Brano scelto:
········

U2 – Cercando di abbracciare il mondo – 30 anni di Achtung Baby
1989
Nascita del World wide web, nascita della Lega Nord, strage di Hillsborough, inizio della fine dell’apartheid in Sudafrica, nascita dei Simpson, Solidarnosc al governo, addio al Pci, Pink Floyd a Venezia, piazza Tienanmen, Scandalo ior/Marcinkus, Fatwah a Salman Rushdie, caduta del muro di Berlino, Havel presidente in Cecoslovacchia, dimissioni di Zivkov in Bulgaria, deposizione e morte di Ceausescu in Romania.
(fonte Wikipedia).
È la notte di Capodanno, la notte di passaggio tra due decenni.
Mi organizzo per registrare il concerto finale della serie di quattro date tenute dagli U2 al Point Depot di Dublino trasmesso su Radio Rai da quella sorta di oasi che è il programma Stereodrome.
A sort of Homecoming, una specie di ritorno a casa.
Duplico il nastro a destra e a manca per gli amici, sono cose da condividere.
È una delle 12 audiocassette che ancora conservo gelosamente, quelle sopravvissute all’ecatombe conseguente all’arrivo sul mercato dei Cd-r.
Nei mesi successivi lo ascolto decine di volte imparando a memoria ogni frase, ogni parola, ogni riferimento musicale e storico dei tanti inseriti nel tessuto del concerto da un Bono messianico come nessun’altro.
Il mondo sembra cambiare in modo radicale.
Mi sembra cambi per il meglio, che ci sia un abbandono progressivo di vecchi schemi che hanno alimentato odio e diffidenza tra popoli e che si vada verso una nuova sorta di comunione, verso un dialogo che possa portare ad accantonare la fredda angoscia di una possibile guerra nucleare con cui siamo tutti cresciuti.

········

Cosa fare:
A: Nell'articolo sugli U2, in quale locale di Dublino si è tenuta la serie di quattro date?
B: Vai avanti con l'articolo sugli U2 a partire dalla sua ultima frase.
Le voci che seguono non servono a niente qui.

[Voci da un dataset]
········

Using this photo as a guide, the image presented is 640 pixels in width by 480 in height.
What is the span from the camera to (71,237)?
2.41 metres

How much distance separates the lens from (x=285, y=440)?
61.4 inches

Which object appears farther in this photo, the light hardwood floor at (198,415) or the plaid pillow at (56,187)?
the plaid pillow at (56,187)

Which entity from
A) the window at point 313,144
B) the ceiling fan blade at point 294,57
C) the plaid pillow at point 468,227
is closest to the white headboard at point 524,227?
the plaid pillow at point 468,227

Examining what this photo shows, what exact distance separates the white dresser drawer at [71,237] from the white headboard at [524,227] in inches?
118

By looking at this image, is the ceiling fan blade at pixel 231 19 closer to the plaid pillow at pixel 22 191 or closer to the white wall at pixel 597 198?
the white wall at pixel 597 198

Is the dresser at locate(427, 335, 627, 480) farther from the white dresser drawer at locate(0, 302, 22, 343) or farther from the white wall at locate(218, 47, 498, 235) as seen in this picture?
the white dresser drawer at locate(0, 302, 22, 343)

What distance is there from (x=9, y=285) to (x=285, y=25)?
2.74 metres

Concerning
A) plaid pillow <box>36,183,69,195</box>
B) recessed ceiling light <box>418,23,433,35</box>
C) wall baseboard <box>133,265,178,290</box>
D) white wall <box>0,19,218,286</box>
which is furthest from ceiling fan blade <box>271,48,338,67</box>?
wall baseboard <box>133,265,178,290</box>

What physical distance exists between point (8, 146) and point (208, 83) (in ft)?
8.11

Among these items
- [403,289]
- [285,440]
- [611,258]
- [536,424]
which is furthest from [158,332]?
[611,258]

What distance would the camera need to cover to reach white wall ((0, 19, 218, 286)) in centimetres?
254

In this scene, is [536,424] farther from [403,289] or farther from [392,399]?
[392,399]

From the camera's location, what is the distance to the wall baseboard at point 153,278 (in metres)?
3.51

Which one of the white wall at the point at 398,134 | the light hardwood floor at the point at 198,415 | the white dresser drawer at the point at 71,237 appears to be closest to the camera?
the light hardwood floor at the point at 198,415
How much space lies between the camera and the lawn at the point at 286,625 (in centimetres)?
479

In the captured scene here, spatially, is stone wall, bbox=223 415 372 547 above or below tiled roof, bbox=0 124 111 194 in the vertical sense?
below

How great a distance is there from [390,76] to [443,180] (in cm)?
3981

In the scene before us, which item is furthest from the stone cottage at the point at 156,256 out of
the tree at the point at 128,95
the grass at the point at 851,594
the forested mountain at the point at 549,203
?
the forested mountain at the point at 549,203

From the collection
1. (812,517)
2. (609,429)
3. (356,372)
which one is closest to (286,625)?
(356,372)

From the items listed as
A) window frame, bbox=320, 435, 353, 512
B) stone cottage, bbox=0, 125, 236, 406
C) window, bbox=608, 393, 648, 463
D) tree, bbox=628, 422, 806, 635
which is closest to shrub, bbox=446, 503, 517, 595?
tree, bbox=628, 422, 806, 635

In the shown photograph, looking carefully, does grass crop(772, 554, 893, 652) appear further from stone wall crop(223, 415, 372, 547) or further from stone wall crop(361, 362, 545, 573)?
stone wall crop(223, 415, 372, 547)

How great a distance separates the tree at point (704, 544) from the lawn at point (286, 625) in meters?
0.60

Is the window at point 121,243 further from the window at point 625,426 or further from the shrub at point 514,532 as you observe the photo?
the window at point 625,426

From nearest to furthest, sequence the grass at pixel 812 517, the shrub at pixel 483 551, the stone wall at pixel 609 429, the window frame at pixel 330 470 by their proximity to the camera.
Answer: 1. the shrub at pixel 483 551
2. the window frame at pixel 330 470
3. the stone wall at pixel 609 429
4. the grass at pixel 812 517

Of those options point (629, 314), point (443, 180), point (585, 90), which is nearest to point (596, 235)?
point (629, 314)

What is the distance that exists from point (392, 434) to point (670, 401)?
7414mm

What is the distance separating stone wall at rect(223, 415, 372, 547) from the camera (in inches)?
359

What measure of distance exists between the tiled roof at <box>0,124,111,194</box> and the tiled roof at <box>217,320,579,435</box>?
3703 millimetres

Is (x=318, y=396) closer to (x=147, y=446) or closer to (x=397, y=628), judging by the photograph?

········

Risposte:
A: Al Point Depot.

B:
La musica degli U2 in quel preciso istante, sebbene siano all’apice della propria epica prosopopea o forse proprio per quello, è in qualche modo fortemente simbolica.
Questo suono figlio della crasi tra gli U2 post-punk ante The Joshua Tree e dei successivi U2 immersi nello spirito yankee ti fa sentire davvero parte vitale di un momento storico, in un afflato del tutto speciale che unisce milioni di ragazzi, durerà?
Sembra tutto perfetto eppure ….
Eppure, nonostante il balzo da quel tetto di Los Angeles dove le strade non avevano nome al tetto del mondo, per primi gli stessi U2 si rendono conto che quel percorso è terminato, le loro antenne hanno chiaramente percepito che l’avanguardia più avanzata della critica e del pubblico ha storto il naso di fronte al percorso di riscoperta delle radici americane intrapreso con l’albero di Giosuè e portato agli estremi nella autocelebrazione di Rattle and Hum.
Intere frange del pubblico “rock” li considera ormai, pomposi, presuntuosi, sfiatati.
Sono diventati il nemico che ai tempi di War, come ogni punk rocker che si rispetti, volevano abbattere.
Gli U2 sentono traballare il podio dove sono da tempo stati piazzati come band più importante del decennio. Iniziano a temere che il percorso di dinosaurizzazione che ha colpito molti altri gruppi prima di loro stia per ghermirli senza via di scampo.
C’è bisogno di un cambiamento, di reimmaginare tutto affinché non muoia, ed è proprio con queste parole che Bono saluta il Point Depot quella notte: “È la fine di qualcosa per gli U2, niente di che, semplicemente dobbiamo andarcene per risognare tutto da capo”.
Sognare di nuovo per non spegnersi, per non sciogliersi, per non perire.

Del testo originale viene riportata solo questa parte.